Strategic Game Moves Mediate Implicit Science Learning

Jodi Asbell-Clarke, Elizabeth Rowe, & Ryan Baker
International Educational Data Mining Society, Paper presented at the International Conference on Educational Data Mining (EDM) (8th, Madrid, Spain, Jun 26-29, 2015)

Summary

Educational games have the potential to be innovative forms of learning assessment, by allowing us to not just study their knowledge but the process that takes students to that knowledge. This paper examines the mediating role of players’ moves in digital games on changes in their pre-post classroom measures of implicit science learning.

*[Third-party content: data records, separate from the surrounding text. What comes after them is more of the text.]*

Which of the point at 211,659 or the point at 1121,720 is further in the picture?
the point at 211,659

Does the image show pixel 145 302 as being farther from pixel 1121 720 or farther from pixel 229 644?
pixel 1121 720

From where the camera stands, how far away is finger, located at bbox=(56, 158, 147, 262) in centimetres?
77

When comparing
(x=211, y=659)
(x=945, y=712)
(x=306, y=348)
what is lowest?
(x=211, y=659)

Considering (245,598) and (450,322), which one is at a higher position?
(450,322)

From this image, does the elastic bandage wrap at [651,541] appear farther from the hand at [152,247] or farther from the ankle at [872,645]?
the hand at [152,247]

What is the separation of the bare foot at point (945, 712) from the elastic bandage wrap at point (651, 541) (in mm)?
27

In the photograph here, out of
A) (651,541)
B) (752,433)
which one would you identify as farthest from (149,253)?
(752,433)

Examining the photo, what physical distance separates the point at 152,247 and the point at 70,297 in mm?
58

We applied automated detectors of strategic moves, built and validated from game log data combined with coded videos of gameplay of 69 students, to a new and larger sample of gameplay data. These data were collected as part of national implementation study of the physical science game, “Impulse”. This study compared 213 students in 21 classrooms that only played the game and 180 students in 18 classrooms in where the players’ teacher used game examples to bridge the implicit science learning in the game with explicit science content covered in class. We analyzed how learning outcomes between conditions were associated with six strategic moves students made during gameplay. Three of the strategic moves observed are consistent with an implicit understanding of Newton’s First Law, the other three strategic moves were not. Path analyses suggest the mediating role of strategic moves on students’ implicit science learning is different between the two conditions. [For complete proceedings, see ED560503.]